• EXERCISE DETAILS:
Exact copy, no pictures: output each line below as it stands.

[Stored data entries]
= = = = =

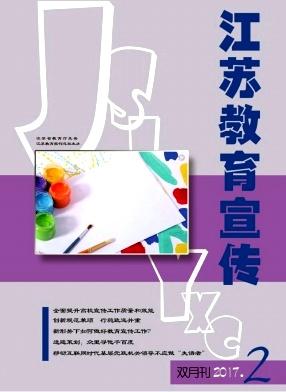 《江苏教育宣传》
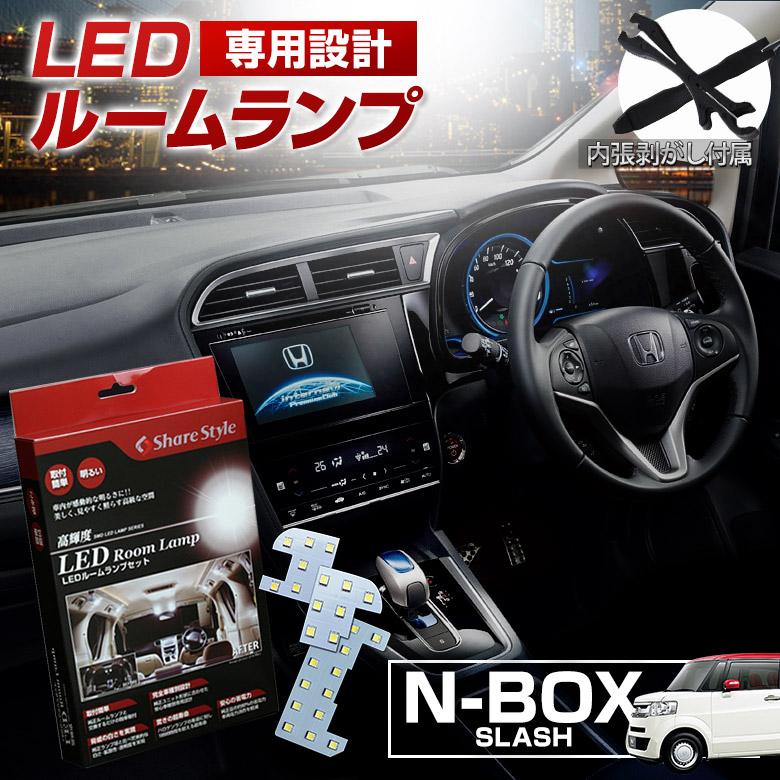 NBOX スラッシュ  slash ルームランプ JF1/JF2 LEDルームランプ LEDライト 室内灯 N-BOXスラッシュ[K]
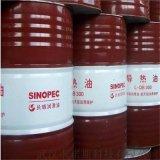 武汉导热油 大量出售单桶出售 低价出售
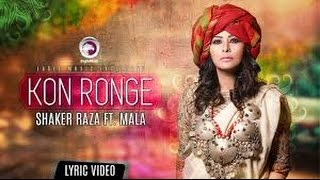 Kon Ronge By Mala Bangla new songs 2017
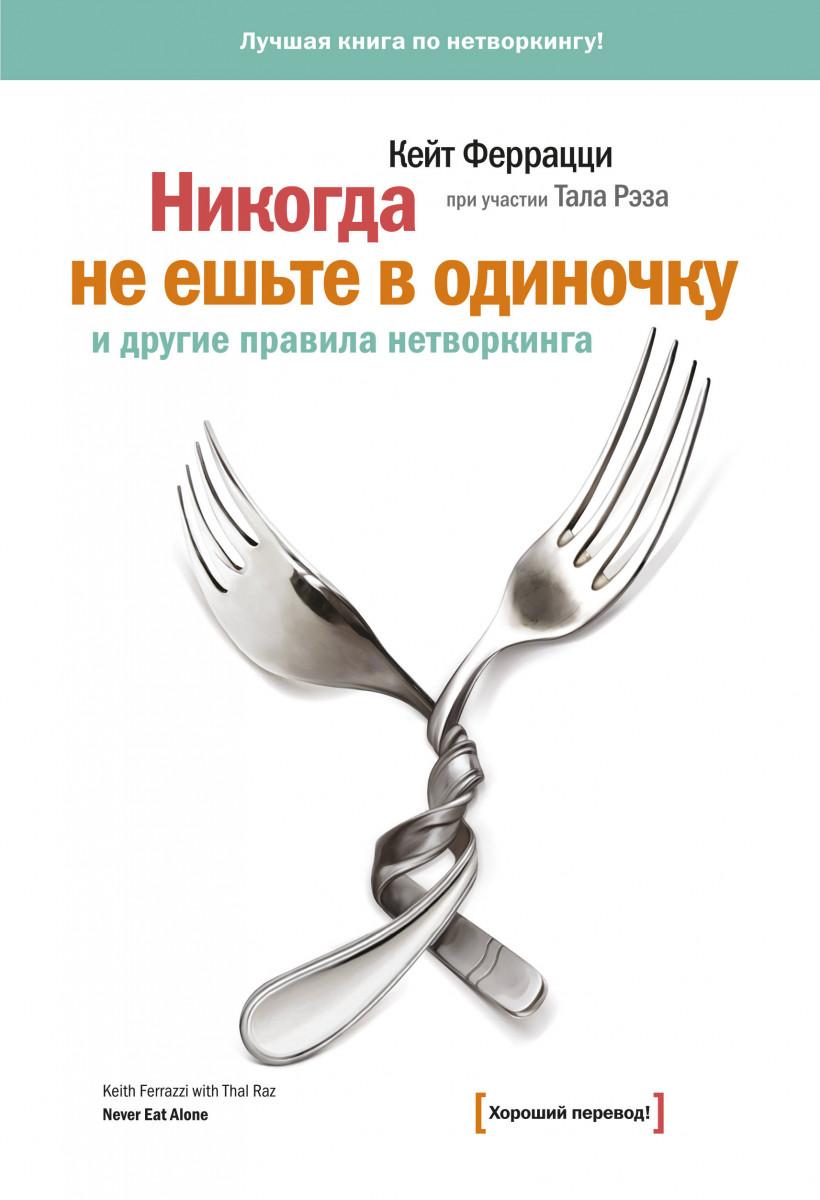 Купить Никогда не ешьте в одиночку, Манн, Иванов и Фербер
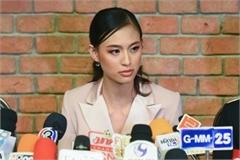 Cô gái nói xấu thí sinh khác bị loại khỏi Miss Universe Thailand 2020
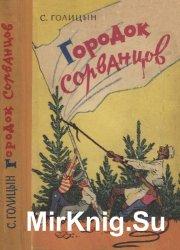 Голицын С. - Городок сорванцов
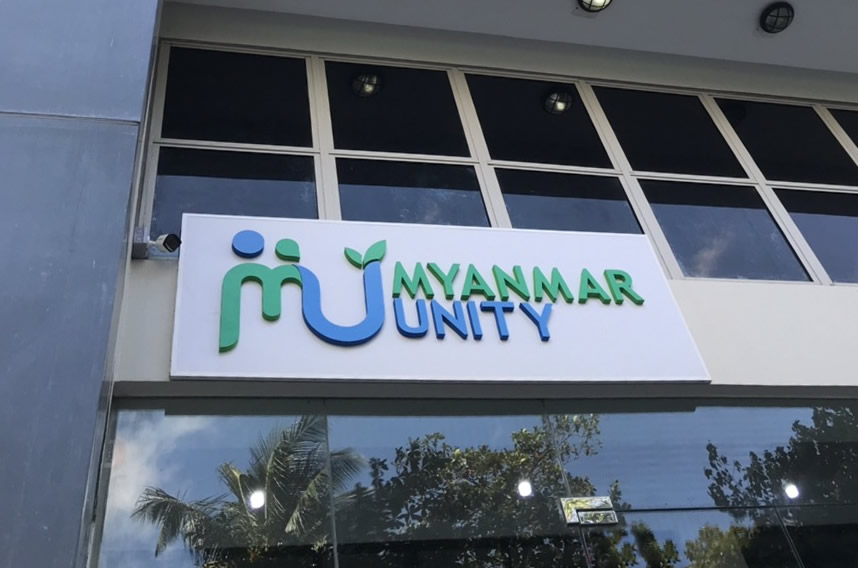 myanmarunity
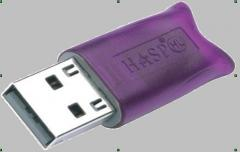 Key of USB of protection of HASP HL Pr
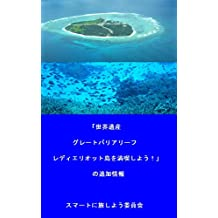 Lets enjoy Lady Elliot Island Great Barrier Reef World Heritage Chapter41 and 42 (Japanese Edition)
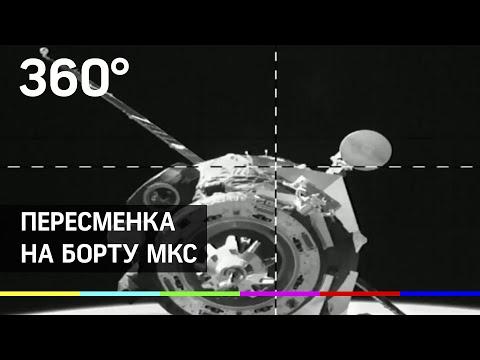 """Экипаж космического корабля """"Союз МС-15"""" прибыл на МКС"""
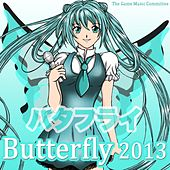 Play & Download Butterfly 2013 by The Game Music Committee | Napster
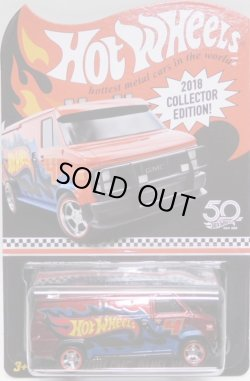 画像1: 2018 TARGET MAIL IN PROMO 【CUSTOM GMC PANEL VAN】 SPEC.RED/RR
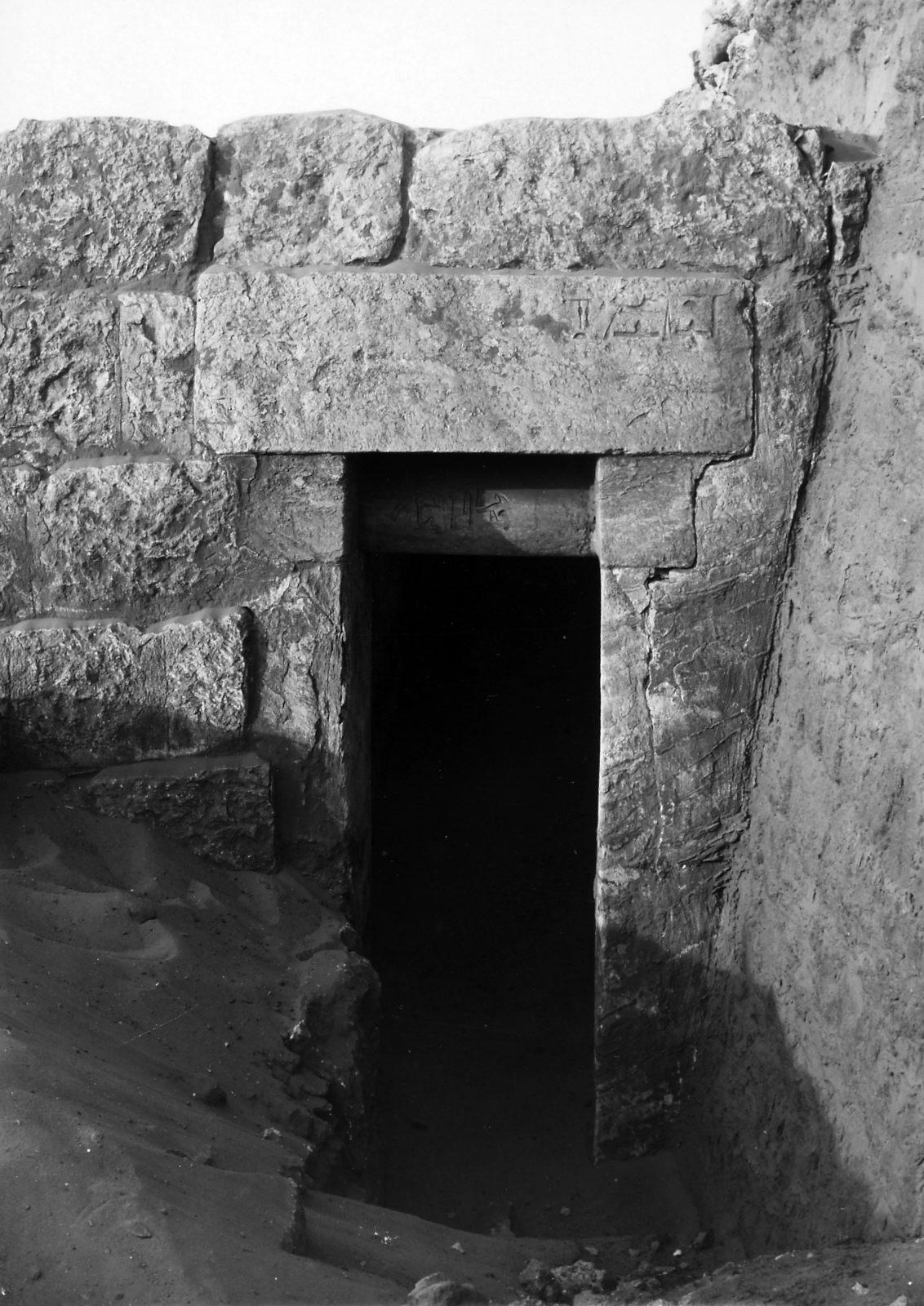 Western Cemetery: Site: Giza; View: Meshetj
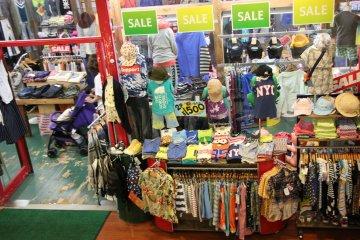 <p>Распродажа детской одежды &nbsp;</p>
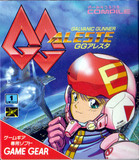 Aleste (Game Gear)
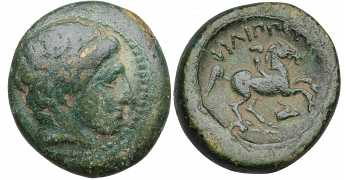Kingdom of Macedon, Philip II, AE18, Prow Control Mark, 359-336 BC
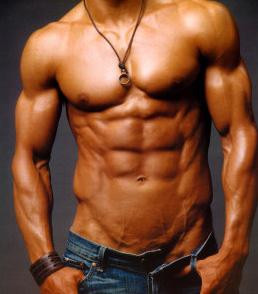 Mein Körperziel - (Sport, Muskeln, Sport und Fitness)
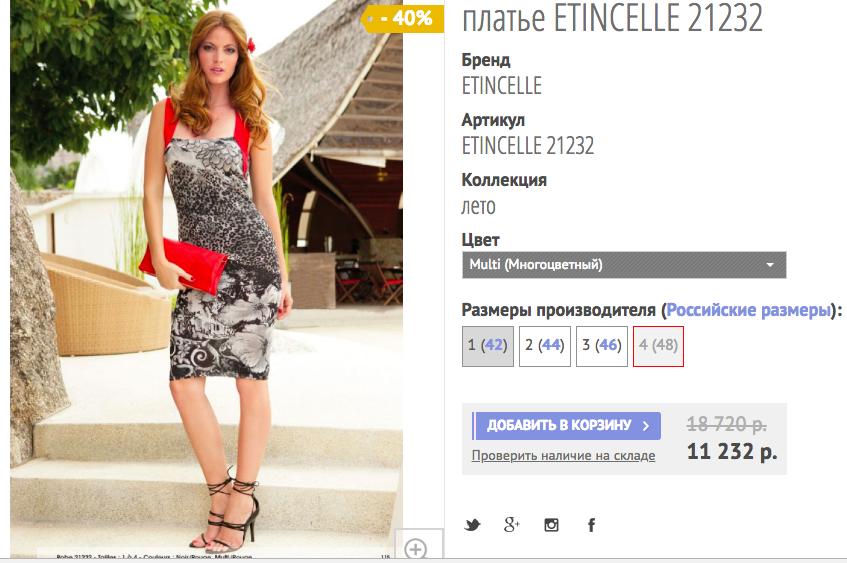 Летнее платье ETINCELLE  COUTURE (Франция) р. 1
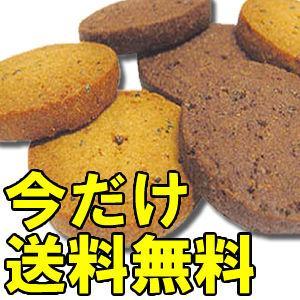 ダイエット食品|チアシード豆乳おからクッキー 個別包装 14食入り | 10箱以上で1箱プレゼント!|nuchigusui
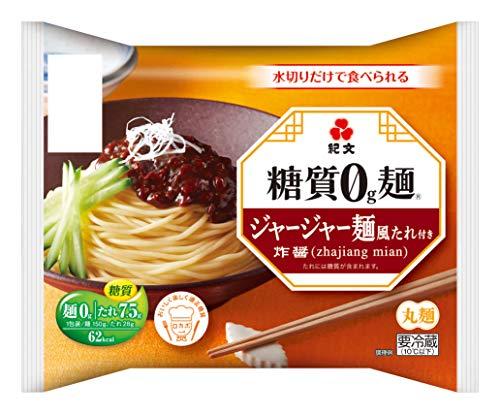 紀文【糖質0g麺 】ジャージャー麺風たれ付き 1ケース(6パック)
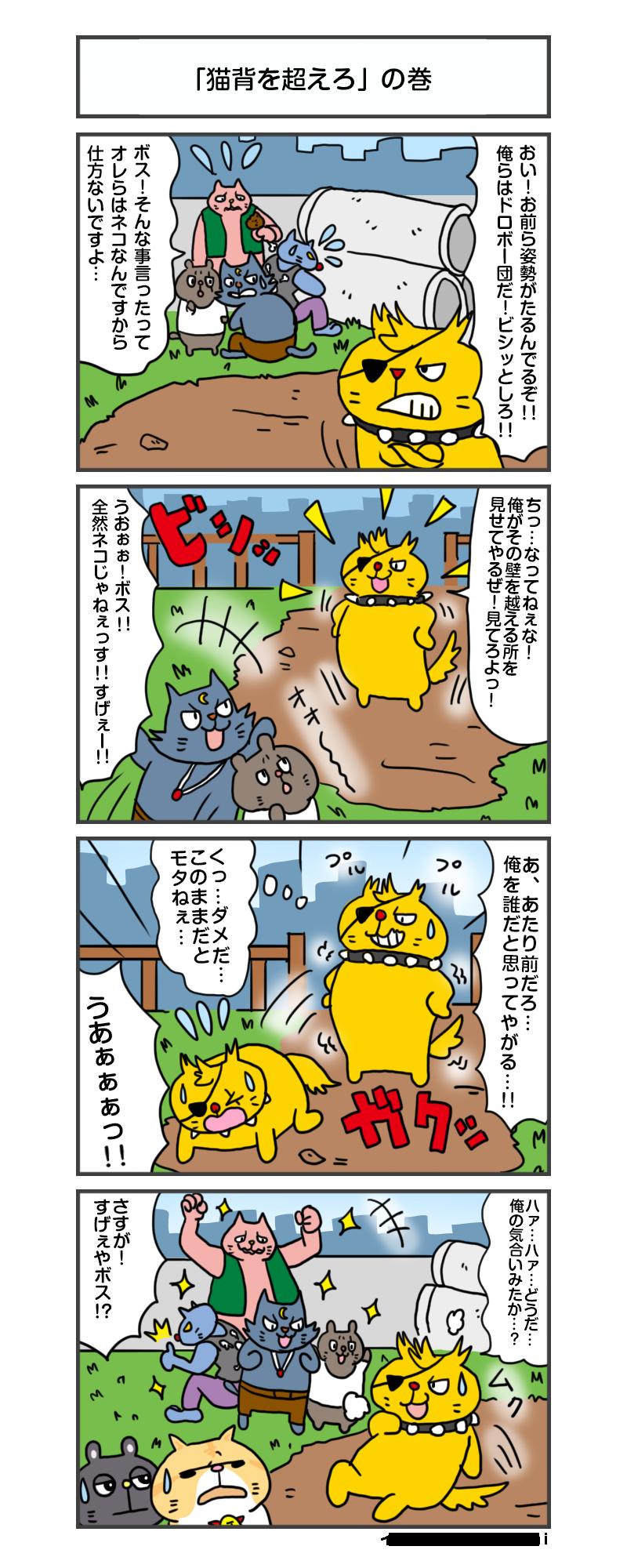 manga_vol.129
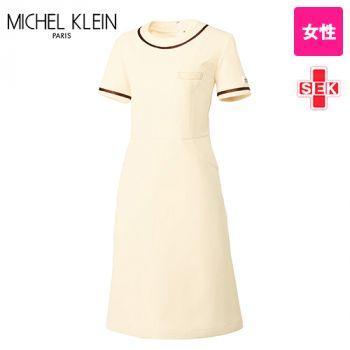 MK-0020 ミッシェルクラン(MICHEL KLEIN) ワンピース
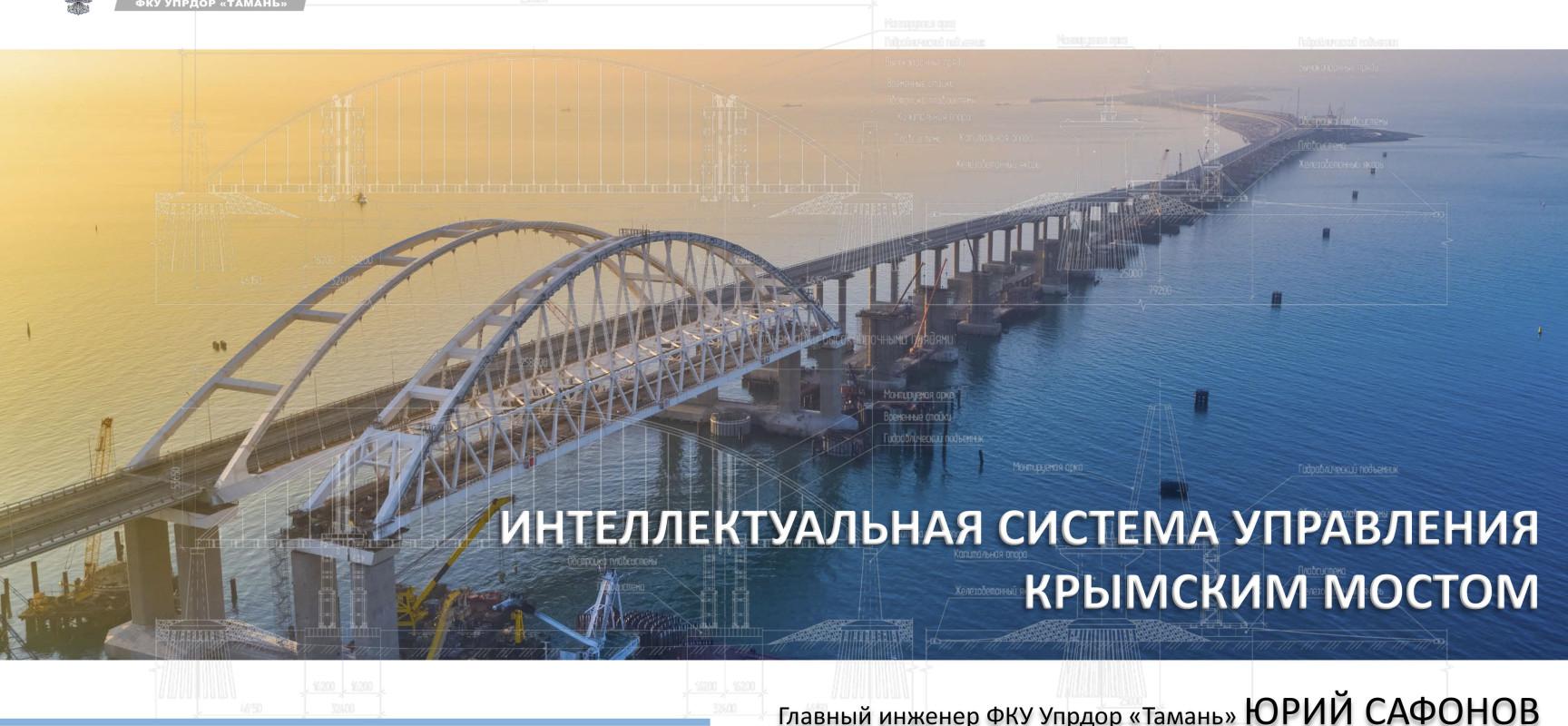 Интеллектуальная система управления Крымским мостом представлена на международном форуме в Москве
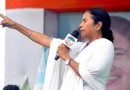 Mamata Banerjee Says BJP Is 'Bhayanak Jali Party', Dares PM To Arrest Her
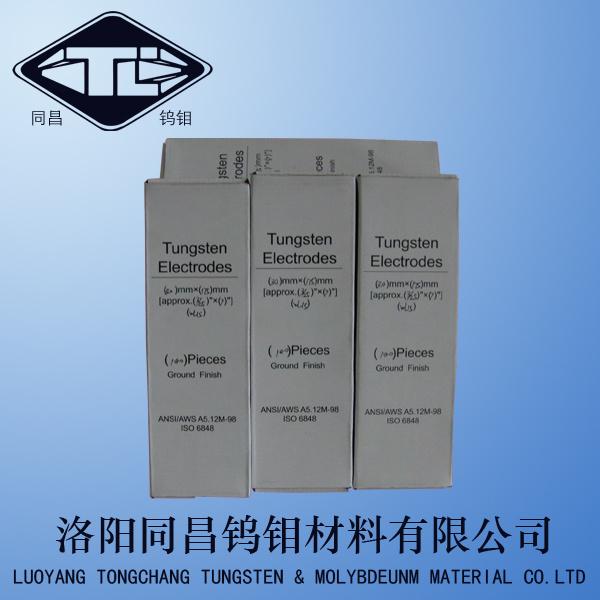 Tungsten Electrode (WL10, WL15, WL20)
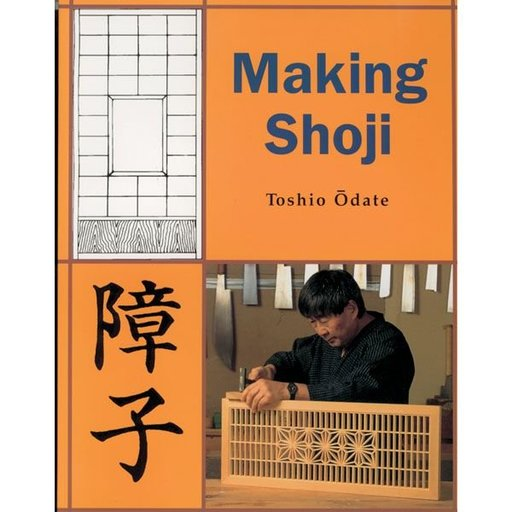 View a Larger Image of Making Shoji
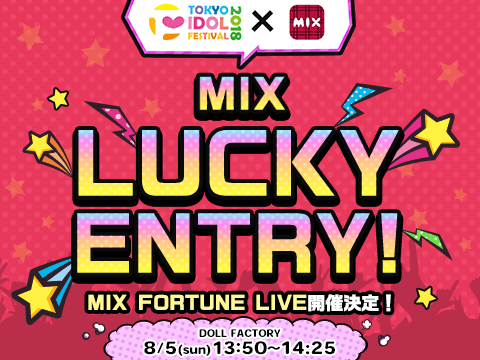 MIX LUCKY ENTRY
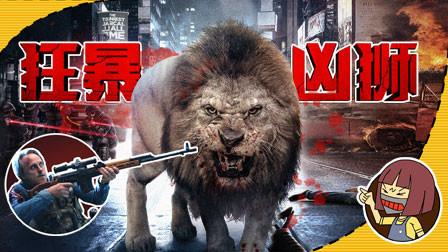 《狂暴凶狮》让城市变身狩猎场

= = = = =

• RESPONSE BOX:
 《江苏教育宣传》
 NBOX スラッシュ  slash ルームランプ JF1/JF2 LEDルームランプ LEDライト 室内灯 N-BOXスラッシュ[K]
 武汉导热油 大量出售单桶出售 低价出售
 Kon Ronge By Mala Bangla new songs 2017
 Купить Никогда не ешьте в одиночку, Манн, Иванов и Фербер
 Cô gái nói xấu thí sinh khác bị loại khỏi Miss Universe Thailand 2020
 Голицын С. - Городок сорванцов
 myanmarunity
 Key of USB of protection of HASP HL Pr
 Lets enjoy Lady Elliot Island Great Barrier Reef World Heritage Chapter41 and 42 (Japanese Edition)
 """Экипаж космического корабля """"Союз МС-15"""" прибыл на МКС"""
 Play & Download Butterfly 2013 by The Game Music Committee | Napster
 画像1: 2018 TARGET MAIL IN PROMO 【CUSTOM GMC PANEL VAN】 SPEC.RED/RR
 Western Cemetery: Site: Giza; View: Meshetj
 <p>Распродажа детской одежды &nbsp;</p>
 Aleste (Game Gear)
Kingdom of Macedon, Philip II, AE18, Prow Control Mark, 359-336 BC
 Mein Körperziel - (Sport, Muskeln, Sport und Fitness)
 Летнее платье ETINCELLE  COUTURE (Франция) р. 1
 ダイエット食品|チアシード豆乳おからクッキー 個別包装 14食入り | 10箱以上で1箱プレゼント!|nuchigusui
 紀文【糖質0g麺 】ジャージャー麺風たれ付き 1ケース(6パック)
 manga_vol.129
 MK-0020 ミッシェルクラン(MICHEL KLEIN) ワンピース
 Интеллектуальная система управления Крымским мостом представлена на международном форуме в Москве
 Mamata Banerjee Says BJP Is 'Bhayanak Jali Party', Dares PM To Arrest Her
 Tungsten Electrode (WL10, WL15, WL20)
 View a Larger Image of Making Shoji
 MIX LUCKY ENTRY
 《狂暴凶狮》让城市变身狩猎场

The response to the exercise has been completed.